Go through the data and copy every line exactly, but not the images.

# Recorded information start

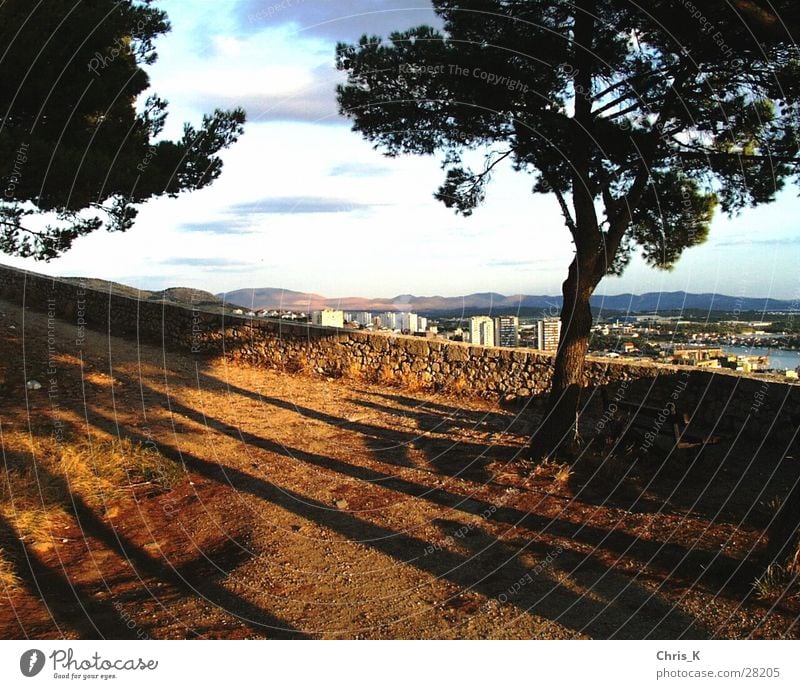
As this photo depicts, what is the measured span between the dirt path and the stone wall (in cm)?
268

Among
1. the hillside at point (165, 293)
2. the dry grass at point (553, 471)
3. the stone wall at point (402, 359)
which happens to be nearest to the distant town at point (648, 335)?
the stone wall at point (402, 359)

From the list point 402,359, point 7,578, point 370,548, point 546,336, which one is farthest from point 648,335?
point 7,578

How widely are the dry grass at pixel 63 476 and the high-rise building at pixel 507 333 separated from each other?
25.1 feet

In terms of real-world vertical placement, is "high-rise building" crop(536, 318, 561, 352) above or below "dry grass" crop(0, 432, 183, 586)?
above

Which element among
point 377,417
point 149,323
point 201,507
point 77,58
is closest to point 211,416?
point 377,417

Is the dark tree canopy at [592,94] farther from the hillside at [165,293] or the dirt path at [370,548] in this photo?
the hillside at [165,293]

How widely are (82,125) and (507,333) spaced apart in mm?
8827

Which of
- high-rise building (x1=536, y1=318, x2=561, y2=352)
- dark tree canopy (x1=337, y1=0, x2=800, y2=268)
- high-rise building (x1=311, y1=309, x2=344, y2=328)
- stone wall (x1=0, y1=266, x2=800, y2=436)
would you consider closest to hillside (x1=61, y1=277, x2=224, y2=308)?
stone wall (x1=0, y1=266, x2=800, y2=436)

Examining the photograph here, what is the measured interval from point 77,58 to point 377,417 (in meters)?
7.32

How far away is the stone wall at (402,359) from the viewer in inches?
418

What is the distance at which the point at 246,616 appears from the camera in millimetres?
5090

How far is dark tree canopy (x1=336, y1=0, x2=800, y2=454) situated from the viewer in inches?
329

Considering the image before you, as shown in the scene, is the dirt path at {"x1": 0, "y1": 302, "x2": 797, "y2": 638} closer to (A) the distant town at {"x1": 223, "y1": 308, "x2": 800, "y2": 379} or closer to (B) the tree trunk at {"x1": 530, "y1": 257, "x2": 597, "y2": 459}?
(B) the tree trunk at {"x1": 530, "y1": 257, "x2": 597, "y2": 459}

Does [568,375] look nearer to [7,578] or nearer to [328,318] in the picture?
[7,578]
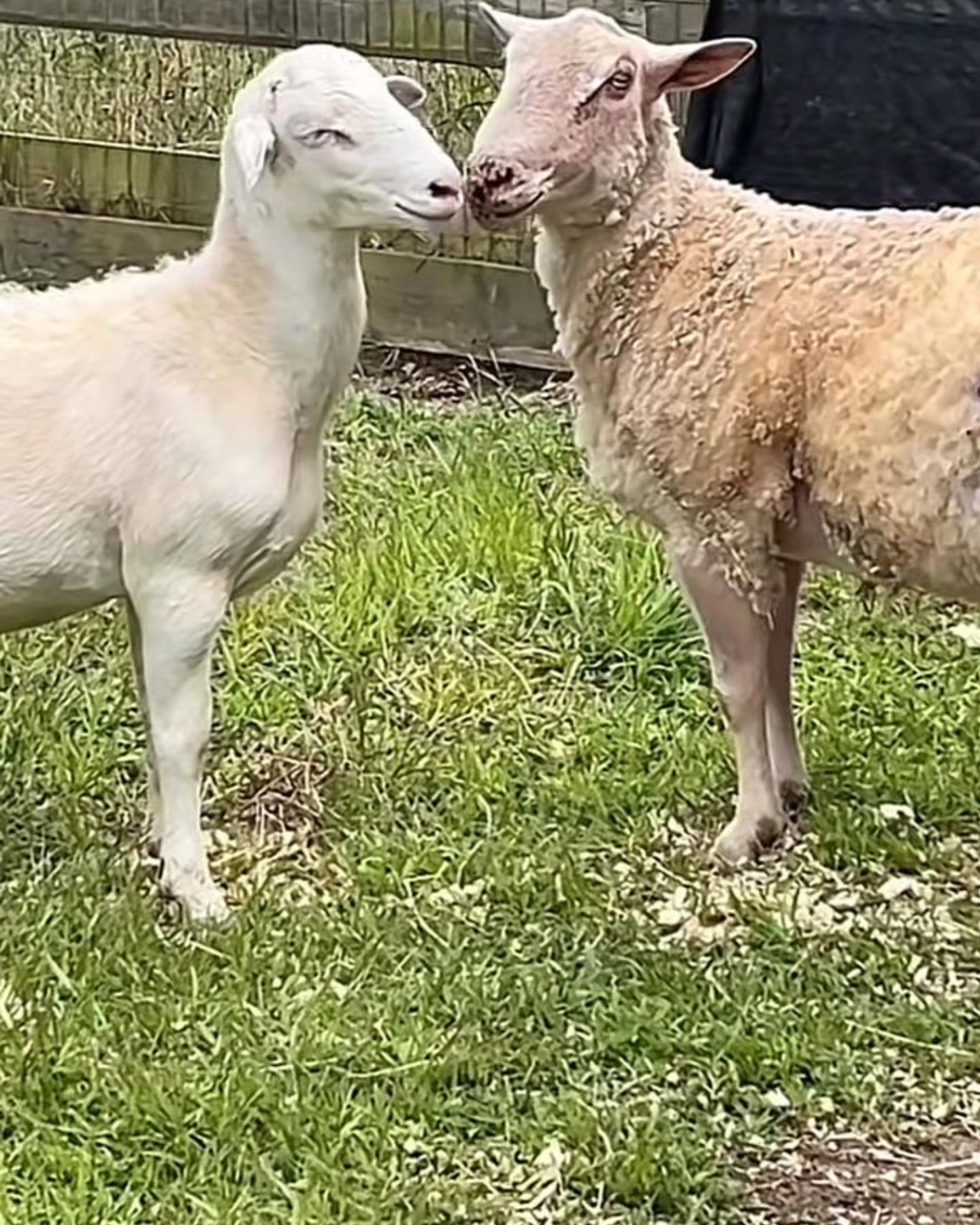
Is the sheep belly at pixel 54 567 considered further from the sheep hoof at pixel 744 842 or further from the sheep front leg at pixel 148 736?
the sheep hoof at pixel 744 842

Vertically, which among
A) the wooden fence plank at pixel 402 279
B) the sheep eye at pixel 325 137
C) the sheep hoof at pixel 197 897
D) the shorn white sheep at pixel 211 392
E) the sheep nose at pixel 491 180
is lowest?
the wooden fence plank at pixel 402 279

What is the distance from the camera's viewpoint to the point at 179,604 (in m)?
3.80

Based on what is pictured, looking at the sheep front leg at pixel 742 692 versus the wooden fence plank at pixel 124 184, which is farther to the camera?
the wooden fence plank at pixel 124 184

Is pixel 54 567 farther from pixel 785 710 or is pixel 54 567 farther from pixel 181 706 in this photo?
pixel 785 710

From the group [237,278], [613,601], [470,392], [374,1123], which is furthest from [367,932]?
[470,392]

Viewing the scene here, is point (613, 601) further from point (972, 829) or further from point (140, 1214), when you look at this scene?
point (140, 1214)

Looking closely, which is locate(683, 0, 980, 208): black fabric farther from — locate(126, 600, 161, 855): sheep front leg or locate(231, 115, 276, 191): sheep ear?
locate(126, 600, 161, 855): sheep front leg

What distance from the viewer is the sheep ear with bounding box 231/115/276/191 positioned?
366 centimetres

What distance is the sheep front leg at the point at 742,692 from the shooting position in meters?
4.18

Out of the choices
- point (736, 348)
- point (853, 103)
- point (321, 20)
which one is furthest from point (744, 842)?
point (321, 20)

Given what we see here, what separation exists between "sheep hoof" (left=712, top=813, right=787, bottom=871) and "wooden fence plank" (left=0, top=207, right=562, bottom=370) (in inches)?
109

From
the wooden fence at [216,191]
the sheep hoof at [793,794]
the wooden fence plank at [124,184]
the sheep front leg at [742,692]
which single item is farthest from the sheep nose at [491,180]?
the wooden fence plank at [124,184]

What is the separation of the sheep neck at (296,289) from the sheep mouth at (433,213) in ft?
0.52

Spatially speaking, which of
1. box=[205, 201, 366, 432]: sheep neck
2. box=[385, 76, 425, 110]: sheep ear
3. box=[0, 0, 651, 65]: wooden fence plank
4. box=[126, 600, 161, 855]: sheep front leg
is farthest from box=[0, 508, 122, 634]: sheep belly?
box=[0, 0, 651, 65]: wooden fence plank
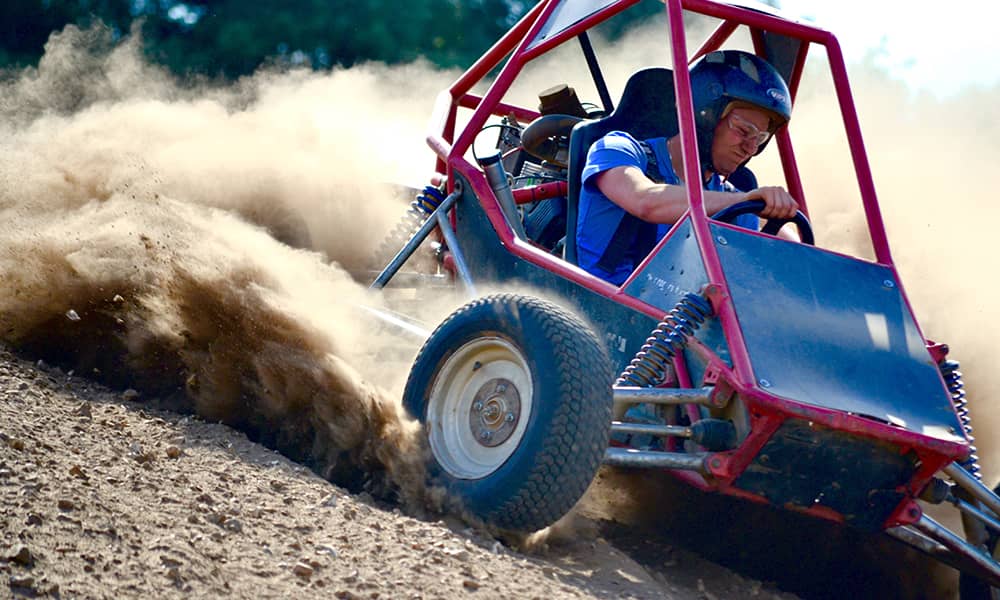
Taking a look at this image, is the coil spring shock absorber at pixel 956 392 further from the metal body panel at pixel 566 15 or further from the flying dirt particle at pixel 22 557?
the flying dirt particle at pixel 22 557

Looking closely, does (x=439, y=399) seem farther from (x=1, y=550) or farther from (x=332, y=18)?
(x=332, y=18)

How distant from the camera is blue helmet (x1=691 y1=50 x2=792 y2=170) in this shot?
3893 mm

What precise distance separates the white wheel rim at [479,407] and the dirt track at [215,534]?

# Recorded information end

### [Task result]
As this photo depicts, what is the measured span between the dirt path and the stone wall (in cm)?
268

Among
1. the hillside at point (165, 293)
2. the dry grass at point (553, 471)
3. the stone wall at point (402, 359)
which happens to be nearest to the distant town at point (648, 335)?
the stone wall at point (402, 359)

From the list point 402,359, point 7,578, point 370,548, point 546,336, which one is farthest from point 648,335?
point 7,578

How widely are the dry grass at pixel 63 476 and the high-rise building at pixel 507 333 separated from each other?
25.1 feet

In terms of real-world vertical placement, is "high-rise building" crop(536, 318, 561, 352) above or below "dry grass" crop(0, 432, 183, 586)?
above

Which element among
point 377,417
point 149,323
point 201,507
point 77,58
is closest to point 211,416?
point 377,417

Is the dark tree canopy at [592,94] farther from the hillside at [165,293] or the dirt path at [370,548] in this photo?
the hillside at [165,293]

How widely are (82,125) and (507,333) spaced apart in mm?
8827

Which of
- high-rise building (x1=536, y1=318, x2=561, y2=352)
- dark tree canopy (x1=337, y1=0, x2=800, y2=268)
- high-rise building (x1=311, y1=309, x2=344, y2=328)
- stone wall (x1=0, y1=266, x2=800, y2=436)
would you consider closest to hillside (x1=61, y1=277, x2=224, y2=308)?
stone wall (x1=0, y1=266, x2=800, y2=436)

Examining the photograph here, what is the measured interval from point 77,58 to point 377,417 (in meters)?
7.32

How far away is the stone wall at (402,359) from the viewer in inches?
418

What is the distance at which the point at 246,616 appears from the camera in millimetres?
5090

How far is dark tree canopy (x1=336, y1=0, x2=800, y2=454) situated from the viewer in inches?
329

Considering the image before you, as shown in the scene, is the dirt path at {"x1": 0, "y1": 302, "x2": 797, "y2": 638} closer to (A) the distant town at {"x1": 223, "y1": 308, "x2": 800, "y2": 379} or closer to (B) the tree trunk at {"x1": 530, "y1": 257, "x2": 597, "y2": 459}?
(B) the tree trunk at {"x1": 530, "y1": 257, "x2": 597, "y2": 459}

Does [568,375] look nearer to [7,578] or nearer to [328,318] in the picture?
[7,578]
Is the sheep belly at pixel 54 567 considered further from the sheep hoof at pixel 744 842 or further from the sheep front leg at pixel 148 736?
the sheep hoof at pixel 744 842

Vertically, which among
A) the wooden fence plank at pixel 402 279
B) the sheep eye at pixel 325 137
C) the sheep hoof at pixel 197 897
D) the shorn white sheep at pixel 211 392
E) the sheep nose at pixel 491 180
is lowest?
the wooden fence plank at pixel 402 279

What is the distance from the camera's viewpoint to the point at 179,604 (in m)?
3.80

Based on what is pictured, looking at the sheep front leg at pixel 742 692 versus the wooden fence plank at pixel 124 184, which is farther to the camera?
the wooden fence plank at pixel 124 184

Is pixel 54 567 farther from pixel 785 710 or is pixel 54 567 farther from pixel 181 706 in this photo?
pixel 785 710

From the group [237,278], [613,601], [470,392], [374,1123], which is furthest from [367,932]?
[470,392]

Viewing the scene here, is point (613, 601) further from point (972, 829) or further from point (140, 1214), when you look at this scene?
point (140, 1214)

Looking closely, which is locate(683, 0, 980, 208): black fabric farther from — locate(126, 600, 161, 855): sheep front leg or locate(231, 115, 276, 191): sheep ear?
locate(126, 600, 161, 855): sheep front leg

What distance from the viewer is the sheep ear with bounding box 231/115/276/191 positioned?
366 centimetres

What distance is the sheep front leg at the point at 742,692 from the shooting position in meters?
4.18

Out of the choices
- point (736, 348)
- point (853, 103)
- point (321, 20)
which one is furthest from point (744, 842)?
point (321, 20)

Given what we see here, what separation exists between "sheep hoof" (left=712, top=813, right=787, bottom=871) and "wooden fence plank" (left=0, top=207, right=562, bottom=370) (in inches)?
109

From
the wooden fence at [216,191]
the sheep hoof at [793,794]
the wooden fence plank at [124,184]
the sheep front leg at [742,692]
which single item is farthest from the sheep nose at [491,180]?
the wooden fence plank at [124,184]

What is the separation of the sheep neck at (296,289) from the sheep mouth at (433,213) in ft?
0.52

Spatially speaking, which of
1. box=[205, 201, 366, 432]: sheep neck
2. box=[385, 76, 425, 110]: sheep ear
3. box=[0, 0, 651, 65]: wooden fence plank
4. box=[126, 600, 161, 855]: sheep front leg
is farthest from box=[0, 508, 122, 634]: sheep belly?
box=[0, 0, 651, 65]: wooden fence plank
Taking a look at this image, is the coil spring shock absorber at pixel 956 392 further from the metal body panel at pixel 566 15 or further from the flying dirt particle at pixel 22 557?
the flying dirt particle at pixel 22 557

Looking closely, does (x=439, y=399) seem farther from (x=1, y=550) or farther from (x=332, y=18)?
(x=332, y=18)

How distant from the camera is blue helmet (x1=691 y1=50 x2=792 y2=170) in this shot?
3893 mm

What precise distance separates the white wheel rim at [479,407] and the dirt track at [215,534]?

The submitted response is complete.